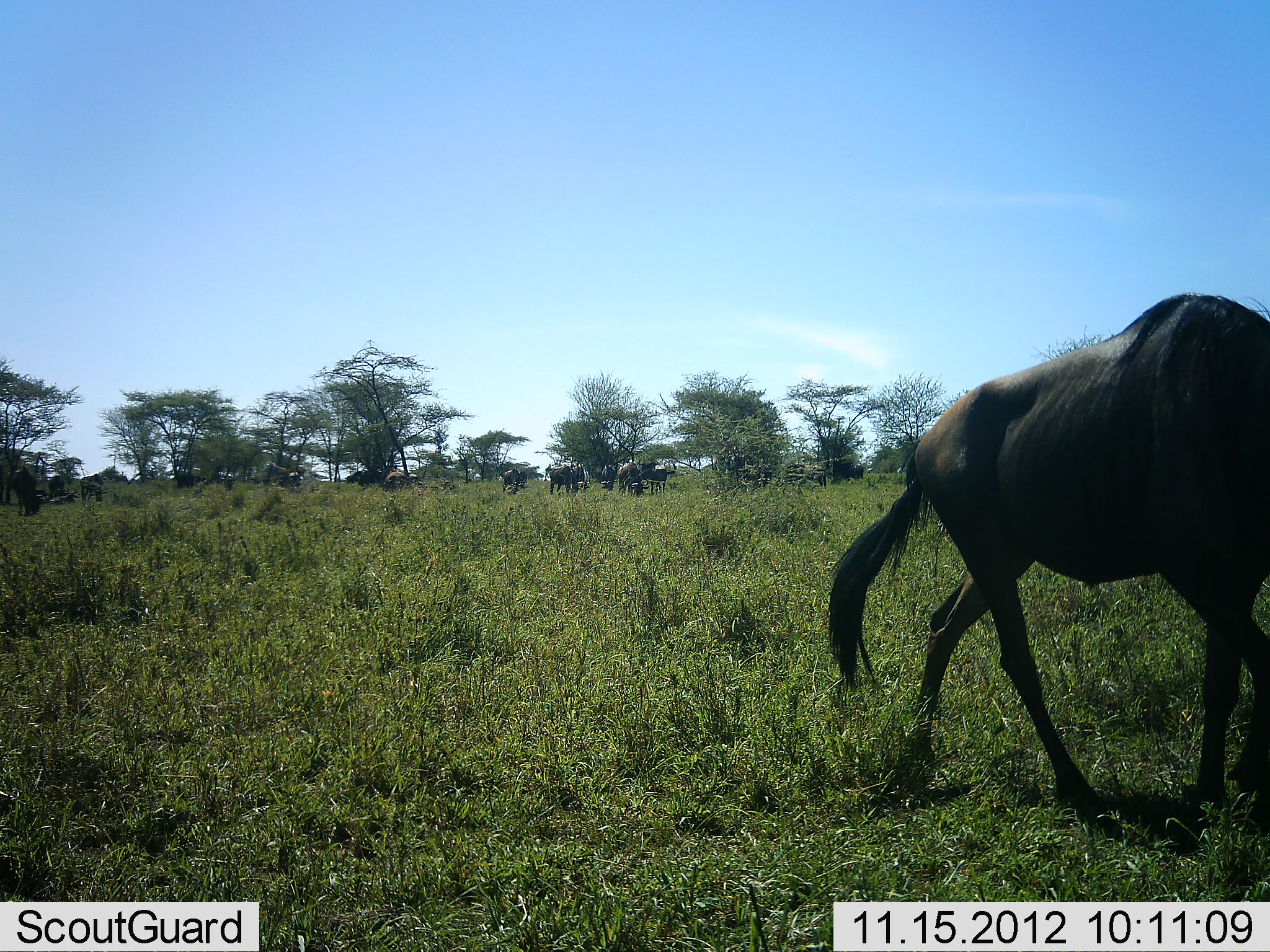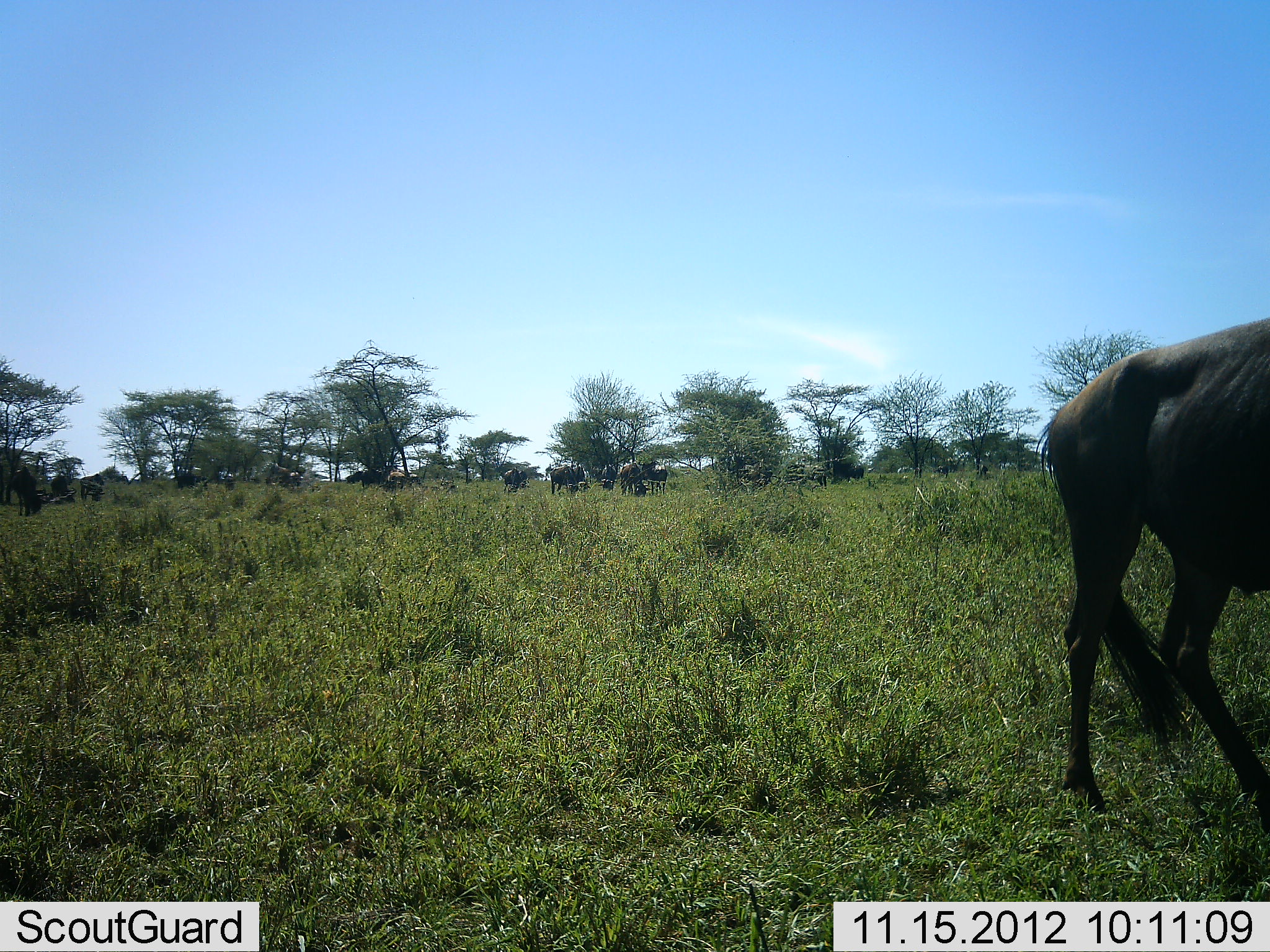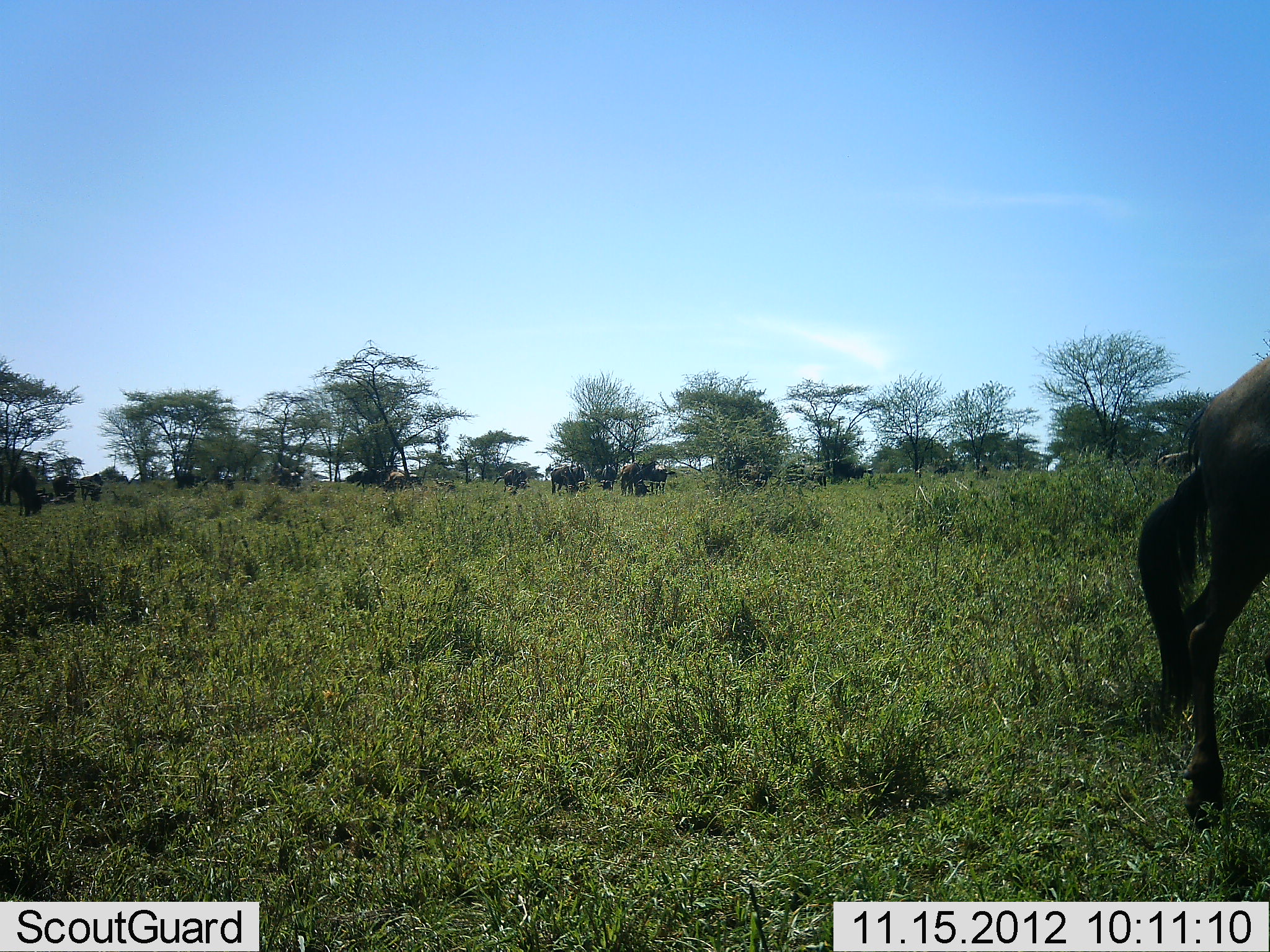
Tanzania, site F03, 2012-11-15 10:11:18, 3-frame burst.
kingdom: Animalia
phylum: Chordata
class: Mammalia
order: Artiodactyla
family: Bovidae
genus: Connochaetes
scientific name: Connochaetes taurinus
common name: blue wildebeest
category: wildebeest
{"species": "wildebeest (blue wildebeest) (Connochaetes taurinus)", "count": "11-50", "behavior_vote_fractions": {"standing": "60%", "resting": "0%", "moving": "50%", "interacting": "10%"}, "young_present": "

→ WHAT YOU HAVE TO DO:
Here the answer is the exact run of lines above, from the line with "phylum: Chordata" down to the last, and nothing else.

→ REPLY:
phylum: Chordata
class: Mammalia
order: Artiodactyla
family: Bovidae
genus: Connochaetes
scientific name: Connochaetes taurinus
common name: blue wildebeest
category: wildebeest
{"species": "wildebeest (blue wildebeest) (Connochaetes taurinus)", "count": "11-50", "behavior_vote_fractions": {"standing": "60%", "resting": "0%", "moving": "50%", "interacting": "10%"}, "young_present": "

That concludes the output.